El reloj marca las 6:12 p.m. Al fin regreso a mi casa, no sin antes pagar la cuota diaria de amargura causada por el tráfico capitalino que se hace cada vez más insoportable. Para ahorrar gasolina –porque ahora dis que soy “ecologista”- apago el aire acondicionado y bajo el vidrio, que me pone en contacto con el aire no-tan-fresco de Caracas. El tiempo pasa a la velocidad de medio metro por minuto – el paso en que avanza la cola-. Luego de media hora más el cielo empieza a bajar sus persianas y con ellas se cierran las ventanas del vidrio de mi carro; porque el que a esta hora se atreve a “disfrutar de la brisa”es o porque tiene las bolas bien puestas y un bate en su carro o porque seguramente durante su infancia sufrió una sobredosis de capítulos de Heidi.
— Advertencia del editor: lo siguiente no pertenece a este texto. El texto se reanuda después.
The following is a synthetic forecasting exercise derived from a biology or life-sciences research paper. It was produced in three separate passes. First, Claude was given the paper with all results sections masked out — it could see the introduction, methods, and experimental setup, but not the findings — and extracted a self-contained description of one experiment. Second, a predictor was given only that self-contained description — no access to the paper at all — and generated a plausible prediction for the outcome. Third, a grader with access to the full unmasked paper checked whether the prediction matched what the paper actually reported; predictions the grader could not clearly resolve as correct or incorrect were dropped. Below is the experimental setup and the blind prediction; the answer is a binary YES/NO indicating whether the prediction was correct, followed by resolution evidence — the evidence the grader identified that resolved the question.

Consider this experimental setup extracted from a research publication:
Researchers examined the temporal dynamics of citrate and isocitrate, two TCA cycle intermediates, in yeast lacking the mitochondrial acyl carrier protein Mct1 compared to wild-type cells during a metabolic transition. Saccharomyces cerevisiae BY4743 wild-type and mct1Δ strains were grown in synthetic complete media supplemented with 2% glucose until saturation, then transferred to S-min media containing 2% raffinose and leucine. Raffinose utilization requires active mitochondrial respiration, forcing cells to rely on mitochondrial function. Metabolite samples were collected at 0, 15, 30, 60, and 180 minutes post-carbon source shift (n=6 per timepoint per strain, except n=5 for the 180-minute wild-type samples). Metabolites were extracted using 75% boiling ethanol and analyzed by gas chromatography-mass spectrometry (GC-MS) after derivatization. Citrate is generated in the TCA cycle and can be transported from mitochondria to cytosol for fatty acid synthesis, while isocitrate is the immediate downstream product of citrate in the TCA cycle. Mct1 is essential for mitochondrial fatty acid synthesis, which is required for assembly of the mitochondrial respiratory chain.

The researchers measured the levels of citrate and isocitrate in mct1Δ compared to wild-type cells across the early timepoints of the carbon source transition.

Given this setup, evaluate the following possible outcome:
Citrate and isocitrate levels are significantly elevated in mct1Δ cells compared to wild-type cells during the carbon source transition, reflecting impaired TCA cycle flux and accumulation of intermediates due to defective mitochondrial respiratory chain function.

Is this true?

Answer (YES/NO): NO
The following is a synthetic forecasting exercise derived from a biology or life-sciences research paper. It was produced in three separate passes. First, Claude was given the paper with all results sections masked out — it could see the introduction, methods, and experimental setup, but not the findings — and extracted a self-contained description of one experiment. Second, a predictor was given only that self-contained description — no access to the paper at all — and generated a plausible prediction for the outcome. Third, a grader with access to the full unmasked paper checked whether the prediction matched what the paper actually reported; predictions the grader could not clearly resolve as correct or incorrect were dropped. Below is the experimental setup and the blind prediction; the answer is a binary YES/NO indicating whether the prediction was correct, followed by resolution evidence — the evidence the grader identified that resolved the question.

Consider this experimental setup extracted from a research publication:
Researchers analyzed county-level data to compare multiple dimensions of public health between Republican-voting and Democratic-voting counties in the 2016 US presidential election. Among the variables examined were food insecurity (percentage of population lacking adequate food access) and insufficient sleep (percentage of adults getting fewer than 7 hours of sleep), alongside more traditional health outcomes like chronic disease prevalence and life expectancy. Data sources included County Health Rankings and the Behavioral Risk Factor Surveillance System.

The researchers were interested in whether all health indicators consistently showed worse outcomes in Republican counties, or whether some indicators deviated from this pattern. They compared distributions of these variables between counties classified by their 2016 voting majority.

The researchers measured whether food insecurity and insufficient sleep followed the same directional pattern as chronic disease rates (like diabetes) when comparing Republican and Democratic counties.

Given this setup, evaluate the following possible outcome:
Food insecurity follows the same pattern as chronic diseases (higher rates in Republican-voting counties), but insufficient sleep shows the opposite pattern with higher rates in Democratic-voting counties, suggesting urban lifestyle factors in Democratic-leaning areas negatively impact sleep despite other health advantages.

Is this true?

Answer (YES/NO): NO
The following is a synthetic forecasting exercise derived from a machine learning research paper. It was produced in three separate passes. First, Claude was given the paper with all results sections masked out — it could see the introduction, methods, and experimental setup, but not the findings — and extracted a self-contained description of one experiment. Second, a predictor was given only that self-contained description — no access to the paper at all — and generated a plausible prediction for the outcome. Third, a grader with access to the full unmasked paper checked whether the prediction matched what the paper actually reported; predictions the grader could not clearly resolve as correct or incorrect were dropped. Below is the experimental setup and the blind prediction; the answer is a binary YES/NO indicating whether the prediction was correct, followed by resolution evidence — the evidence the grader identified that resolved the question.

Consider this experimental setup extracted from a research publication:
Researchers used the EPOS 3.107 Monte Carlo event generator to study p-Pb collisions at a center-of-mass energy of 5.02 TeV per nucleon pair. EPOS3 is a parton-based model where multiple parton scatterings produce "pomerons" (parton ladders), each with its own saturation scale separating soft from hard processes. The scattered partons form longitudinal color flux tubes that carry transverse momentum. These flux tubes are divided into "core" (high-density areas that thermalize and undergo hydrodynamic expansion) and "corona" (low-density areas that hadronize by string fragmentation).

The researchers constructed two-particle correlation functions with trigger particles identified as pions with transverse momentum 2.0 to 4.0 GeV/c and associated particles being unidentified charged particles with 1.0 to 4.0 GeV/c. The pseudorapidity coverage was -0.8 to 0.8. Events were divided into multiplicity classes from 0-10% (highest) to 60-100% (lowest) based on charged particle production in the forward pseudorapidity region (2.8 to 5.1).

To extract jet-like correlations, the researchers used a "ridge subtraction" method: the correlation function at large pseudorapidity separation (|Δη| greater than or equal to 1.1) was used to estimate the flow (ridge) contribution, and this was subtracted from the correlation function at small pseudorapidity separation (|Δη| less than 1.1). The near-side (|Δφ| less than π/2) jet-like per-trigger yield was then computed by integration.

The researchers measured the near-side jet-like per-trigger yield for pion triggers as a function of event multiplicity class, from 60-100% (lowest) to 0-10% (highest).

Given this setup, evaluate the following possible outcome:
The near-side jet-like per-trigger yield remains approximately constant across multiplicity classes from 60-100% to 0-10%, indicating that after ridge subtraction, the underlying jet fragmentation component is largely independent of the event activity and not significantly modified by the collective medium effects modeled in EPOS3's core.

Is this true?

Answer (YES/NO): YES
El sentimiento de incomodidad que ya tanto conozco me informa que voy llegando al punto más indeseable de la cola. Y el desfile comienza: En el primer semáforo, tres chamos, de mi edad, jugando al Cirque du Solei. Próxima parada: el de las muletas, ese que dicen “mete el paro”; más atrás la viejita y la mujer con los dos muchachitos, y otro, y otra, y otras y otros; y yo me mareo y me siento pasar ochenta veces por la misma esquina, ochenta veces por el mismo semáforo…
Y pongo la música altísima y avanzo, sin voltear, porque “ojos que no ven…” Mentira.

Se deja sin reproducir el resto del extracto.